Но вотъ я замѣчаю, что въ толпѣ народа, на горкѣ, сторонятся, и на шоссе, изъ-за пригорка, отъ города, появился шибко несущійся экипажъ. Это высокій американскій догъ, запряженный четырьмя рослыми, темно гнѣдыми мулами. О, незабвенный моментъ! На верху сидятъ два господина: негръ, въ соломенной шляпѣ, съ бичемъ въ рукахъ, правитъ съ козелъ. Экипажъ на перекресткѣ сворачиваетъ въ нашу сторону; мулы, на поворотѣ, съ секунду топчатся на мѣстѣ, какъ бы собираясь съ силами, и, затѣмъ — экипажъ пускается вскачь! Слышится явственно звонъ бубенчиковъ, привязанныхъ у мордъ муловъ; слышенъ лязгъ рессоръ экипажа. По камню шоссе экипажъ глухо гремитъ. Въ толпѣ испанскихъ офицеровъ начинаютъ оборачиваться…
Поровнявшись съ войскомъ, экипажъ вдругъ останавливается: оба господина быстро выходятъ изъ экипажа; одинъ изъ нихъ кидаетъ въ экипажъ свою широкополую соломенную шляпу и пальто, развертываетъ клякъ-шапе, цилиндръ, и надѣваетъ его на голову. Онъ, нагибаясь, вынимаетъ изъ экипажа, изъ-подъ ногъ, древко съ какимъ-то флагомъ и быстро идетъ къ серединѣ войскъ. Онъ несетъ въ рукѣ, высоко поднявъ, американскій флагъ, теперь это видно.
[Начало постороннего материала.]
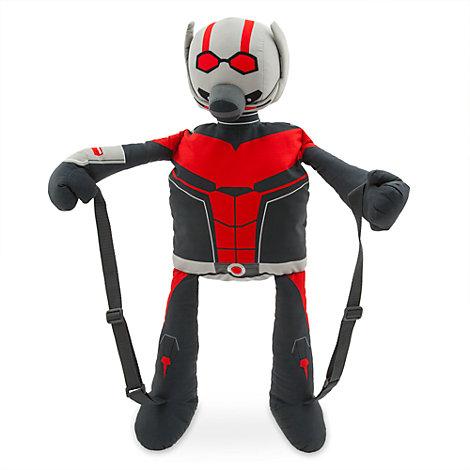 Disney Store Ant-Man Backpack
Вонъ, видны эти бѣлыя звѣзды по синему полю, въ углу. «Джесси!» шепчетъ мнѣ Брунно, нервно сжимая мою руку. «О, что-жь онъ теперь можетъ сдѣлать»? мелькаетъ у меня въ умѣ. Другой господинъ, видимо, секретарь, остается поодаль.
Стукъ экипажа и быстрое появленіе американца, видимо, производятъ суету въ толпѣ офицеровъ, передъ нами стоящихъ; всѣ начинаютъ оглядываться, громко шептаться… Американскій консулъ, видя чтеніе приговора и обнаженныя головы, останавливается позади, поодаль, за нашею толпою и за конвоемъ. Онъ почтительно снимаетъ шляпу и остается въ ожиданіи окончанія чтенія. Тысячи глазъ устремлены на него. Лицо его благородно-спокойно, хотя, по вздыманіямъ груди, мы видимъ, что онъ тяжело дышетъ. Фигура его велика и могуча, какъ могуча та нація, которая невидимо стоитъ теперь за нимъ. Онъ во фракѣ, черезъ плечо у него американскій національный шарфъ. Значитъ, онъ является сюда оффиціально. Волненіе мое достигаетъ высшаго предѣла: я долженъ на минуту склонить голову на плечо Брунно.
Но вотъ чтеніе приговора окончилось… Раздается команда. Происходитъ движеніе въ войскѣ, въ группѣ начальства. Начинаютъ отдавать какія-то приказанія…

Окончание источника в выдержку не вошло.